++++ Available records ++++
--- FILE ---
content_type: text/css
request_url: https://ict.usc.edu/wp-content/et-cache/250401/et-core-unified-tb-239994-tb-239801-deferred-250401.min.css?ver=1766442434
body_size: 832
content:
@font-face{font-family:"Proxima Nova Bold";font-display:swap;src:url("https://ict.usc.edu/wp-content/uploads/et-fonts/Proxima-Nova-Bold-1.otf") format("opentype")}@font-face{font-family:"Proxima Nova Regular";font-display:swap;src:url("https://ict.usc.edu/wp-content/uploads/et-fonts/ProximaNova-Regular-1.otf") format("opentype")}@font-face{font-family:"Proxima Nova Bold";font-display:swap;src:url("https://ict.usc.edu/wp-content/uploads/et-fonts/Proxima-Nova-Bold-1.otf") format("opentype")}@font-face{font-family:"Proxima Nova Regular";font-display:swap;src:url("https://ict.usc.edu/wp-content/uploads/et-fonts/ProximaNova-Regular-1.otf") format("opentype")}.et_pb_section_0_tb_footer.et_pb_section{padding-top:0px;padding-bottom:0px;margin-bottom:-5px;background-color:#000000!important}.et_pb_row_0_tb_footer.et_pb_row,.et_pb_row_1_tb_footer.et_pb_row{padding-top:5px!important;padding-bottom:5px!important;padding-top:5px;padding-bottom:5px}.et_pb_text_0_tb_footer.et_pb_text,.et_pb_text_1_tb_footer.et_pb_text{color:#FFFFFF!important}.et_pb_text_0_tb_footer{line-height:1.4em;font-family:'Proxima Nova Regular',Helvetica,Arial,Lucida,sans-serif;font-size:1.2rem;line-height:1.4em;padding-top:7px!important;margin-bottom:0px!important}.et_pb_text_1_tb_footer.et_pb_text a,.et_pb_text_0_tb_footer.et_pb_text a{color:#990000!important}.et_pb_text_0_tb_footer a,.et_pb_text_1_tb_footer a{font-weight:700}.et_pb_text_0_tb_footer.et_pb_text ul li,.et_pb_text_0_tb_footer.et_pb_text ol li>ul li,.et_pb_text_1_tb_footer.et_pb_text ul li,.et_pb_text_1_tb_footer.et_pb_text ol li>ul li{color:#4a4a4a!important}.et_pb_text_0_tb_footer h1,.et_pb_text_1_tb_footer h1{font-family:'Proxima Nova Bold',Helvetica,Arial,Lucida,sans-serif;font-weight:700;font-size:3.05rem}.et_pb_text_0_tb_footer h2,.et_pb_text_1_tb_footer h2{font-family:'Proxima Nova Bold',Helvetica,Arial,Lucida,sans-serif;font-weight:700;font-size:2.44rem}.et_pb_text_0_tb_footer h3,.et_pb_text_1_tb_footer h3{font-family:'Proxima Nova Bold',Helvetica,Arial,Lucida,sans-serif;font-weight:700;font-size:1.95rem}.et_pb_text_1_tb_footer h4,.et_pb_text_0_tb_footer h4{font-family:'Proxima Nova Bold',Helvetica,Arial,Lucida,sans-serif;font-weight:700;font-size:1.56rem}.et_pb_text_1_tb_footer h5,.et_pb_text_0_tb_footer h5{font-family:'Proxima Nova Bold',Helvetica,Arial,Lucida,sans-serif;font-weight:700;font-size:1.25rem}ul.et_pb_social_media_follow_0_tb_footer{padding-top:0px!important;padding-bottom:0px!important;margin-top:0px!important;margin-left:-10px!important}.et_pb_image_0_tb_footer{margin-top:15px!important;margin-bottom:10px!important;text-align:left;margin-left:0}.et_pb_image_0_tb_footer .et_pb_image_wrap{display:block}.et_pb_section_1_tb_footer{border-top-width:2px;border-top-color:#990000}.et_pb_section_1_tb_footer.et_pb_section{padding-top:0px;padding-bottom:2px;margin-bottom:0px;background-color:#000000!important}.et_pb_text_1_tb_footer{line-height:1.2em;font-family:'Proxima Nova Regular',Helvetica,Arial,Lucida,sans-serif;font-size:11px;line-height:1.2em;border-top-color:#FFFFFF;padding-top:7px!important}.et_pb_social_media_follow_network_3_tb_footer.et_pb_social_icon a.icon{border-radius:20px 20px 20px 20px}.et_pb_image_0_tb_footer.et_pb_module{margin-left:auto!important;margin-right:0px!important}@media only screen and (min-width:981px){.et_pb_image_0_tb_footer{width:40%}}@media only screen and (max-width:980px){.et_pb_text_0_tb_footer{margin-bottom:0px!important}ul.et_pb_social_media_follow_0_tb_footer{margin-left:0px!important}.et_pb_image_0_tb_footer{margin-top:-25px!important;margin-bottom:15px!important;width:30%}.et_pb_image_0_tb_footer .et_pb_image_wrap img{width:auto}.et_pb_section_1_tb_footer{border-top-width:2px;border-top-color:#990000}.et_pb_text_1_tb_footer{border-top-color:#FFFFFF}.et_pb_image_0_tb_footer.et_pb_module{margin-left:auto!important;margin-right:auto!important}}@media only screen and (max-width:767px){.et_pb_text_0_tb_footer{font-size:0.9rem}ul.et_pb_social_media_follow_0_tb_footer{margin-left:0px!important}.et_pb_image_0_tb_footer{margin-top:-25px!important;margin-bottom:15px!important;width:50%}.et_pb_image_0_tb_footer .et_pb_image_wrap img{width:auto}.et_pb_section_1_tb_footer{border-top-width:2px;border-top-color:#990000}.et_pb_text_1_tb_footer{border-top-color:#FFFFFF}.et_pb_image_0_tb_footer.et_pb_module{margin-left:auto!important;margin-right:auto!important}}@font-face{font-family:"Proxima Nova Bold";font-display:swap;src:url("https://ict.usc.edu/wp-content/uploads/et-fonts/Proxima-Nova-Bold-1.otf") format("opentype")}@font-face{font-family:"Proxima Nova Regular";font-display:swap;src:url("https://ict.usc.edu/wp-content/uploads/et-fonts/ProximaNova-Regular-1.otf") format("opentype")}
++++
Problem to work on:
Please retype the entries above in full, exactly as they stand.

Worked solution:
--- FILE ---
content_type: text/css
request_url: https://ict.usc.edu/wp-content/et-cache/250401/et-core-unified-tb-239994-tb-239801-deferred-250401.min.css?ver=1766442434
body_size: 832
content:
@font-face{font-family:"Proxima Nova Bold";font-display:swap;src:url("https://ict.usc.edu/wp-content/uploads/et-fonts/Proxima-Nova-Bold-1.otf") format("opentype")}@font-face{font-family:"Proxima Nova Regular";font-display:swap;src:url("https://ict.usc.edu/wp-content/uploads/et-fonts/ProximaNova-Regular-1.otf") format("opentype")}@font-face{font-family:"Proxima Nova Bold";font-display:swap;src:url("https://ict.usc.edu/wp-content/uploads/et-fonts/Proxima-Nova-Bold-1.otf") format("opentype")}@font-face{font-family:"Proxima Nova Regular";font-display:swap;src:url("https://ict.usc.edu/wp-content/uploads/et-fonts/ProximaNova-Regular-1.otf") format("opentype")}.et_pb_section_0_tb_footer.et_pb_section{padding-top:0px;padding-bottom:0px;margin-bottom:-5px;background-color:#000000!important}.et_pb_row_0_tb_footer.et_pb_row,.et_pb_row_1_tb_footer.et_pb_row{padding-top:5px!important;padding-bottom:5px!important;padding-top:5px;padding-bottom:5px}.et_pb_text_0_tb_footer.et_pb_text,.et_pb_text_1_tb_footer.et_pb_text{color:#FFFFFF!important}.et_pb_text_0_tb_footer{line-height:1.4em;font-family:'Proxima Nova Regular',Helvetica,Arial,Lucida,sans-serif;font-size:1.2rem;line-height:1.4em;padding-top:7px!important;margin-bottom:0px!important}.et_pb_text_1_tb_footer.et_pb_text a,.et_pb_text_0_tb_footer.et_pb_text a{color:#990000!important}.et_pb_text_0_tb_footer a,.et_pb_text_1_tb_footer a{font-weight:700}.et_pb_text_0_tb_footer.et_pb_text ul li,.et_pb_text_0_tb_footer.et_pb_text ol li>ul li,.et_pb_text_1_tb_footer.et_pb_text ul li,.et_pb_text_1_tb_footer.et_pb_text ol li>ul li{color:#4a4a4a!important}.et_pb_text_0_tb_footer h1,.et_pb_text_1_tb_footer h1{font-family:'Proxima Nova Bold',Helvetica,Arial,Lucida,sans-serif;font-weight:700;font-size:3.05rem}.et_pb_text_0_tb_footer h2,.et_pb_text_1_tb_footer h2{font-family:'Proxima Nova Bold',Helvetica,Arial,Lucida,sans-serif;font-weight:700;font-size:2.44rem}.et_pb_text_0_tb_footer h3,.et_pb_text_1_tb_footer h3{font-family:'Proxima Nova Bold',Helvetica,Arial,Lucida,sans-serif;font-weight:700;font-size:1.95rem}.et_pb_text_1_tb_footer h4,.et_pb_text_0_tb_footer h4{font-family:'Proxima Nova Bold',Helvetica,Arial,Lucida,sans-serif;font-weight:700;font-size:1.56rem}.et_pb_text_1_tb_footer h5,.et_pb_text_0_tb_footer h5{font-family:'Proxima Nova Bold',Helvetica,Arial,Lucida,sans-serif;font-weight:700;font-size:1.25rem}ul.et_pb_social_media_follow_0_tb_footer{padding-top:0px!important;padding-bottom:0px!important;margin-top:0px!important;margin-left:-10px!important}.et_pb_image_0_tb_footer{margin-top:15px!important;margin-bottom:10px!important;text-align:left;margin-left:0}.et_pb_image_0_tb_footer .et_pb_image_wrap{display:block}.et_pb_section_1_tb_footer{border-top-width:2px;border-top-color:#990000}.et_pb_section_1_tb_footer.et_pb_section{padding-top:0px;padding-bottom:2px;margin-bottom:0px;background-color:#000000!important}.et_pb_text_1_tb_footer{line-height:1.2em;font-family:'Proxima Nova Regular',Helvetica,Arial,Lucida,sans-serif;font-size:11px;line-height:1.2em;border-top-color:#FFFFFF;padding-top:7px!important}.et_pb_social_media_follow_network_3_tb_footer.et_pb_social_icon a.icon{border-radius:20px 20px 20px 20px}.et_pb_image_0_tb_footer.et_pb_module{margin-left:auto!important;margin-right:0px!important}@media only screen and (min-width:981px){.et_pb_image_0_tb_footer{width:40%}}@media only screen and (max-width:980px){.et_pb_text_0_tb_footer{margin-bottom:0px!important}ul.et_pb_social_media_follow_0_tb_footer{margin-left:0px!important}.et_pb_image_0_tb_footer{margin-top:-25px!important;margin-bottom:15px!important;width:30%}.et_pb_image_0_tb_footer .et_pb_image_wrap img{width:auto}.et_pb_section_1_tb_footer{border-top-width:2px;border-top-color:#990000}.et_pb_text_1_tb_footer{border-top-color:#FFFFFF}.et_pb_image_0_tb_footer.et_pb_module{margin-left:auto!important;margin-right:auto!important}}@media only screen and (max-width:767px){.et_pb_text_0_tb_footer{font-size:0.9rem}ul.et_pb_social_media_follow_0_tb_footer{margin-left:0px!important}.et_pb_image_0_tb_footer{margin-top:-25px!important;margin-bottom:15px!important;width:50%}.et_pb_image_0_tb_footer .et_pb_image_wrap img{width:auto}.et_pb_section_1_tb_footer{border-top-width:2px;border-top-color:#990000}.et_pb_text_1_tb_footer{border-top-color:#FFFFFF}.et_pb_image_0_tb_footer.et_pb_module{margin-left:auto!important;margin-right:auto!important}}@font-face{font-family:"Proxima Nova Bold";font-display:swap;src:url("https://ict.usc.edu/wp-content/uploads/et-fonts/Proxima-Nova-Bold-1.otf") format("opentype")}@font-face{font-family:"Proxima Nova Regular";font-display:swap;src:url("https://ict.usc.edu/wp-content/uploads/et-fonts/ProximaNova-Regular-1.otf") format("opentype")}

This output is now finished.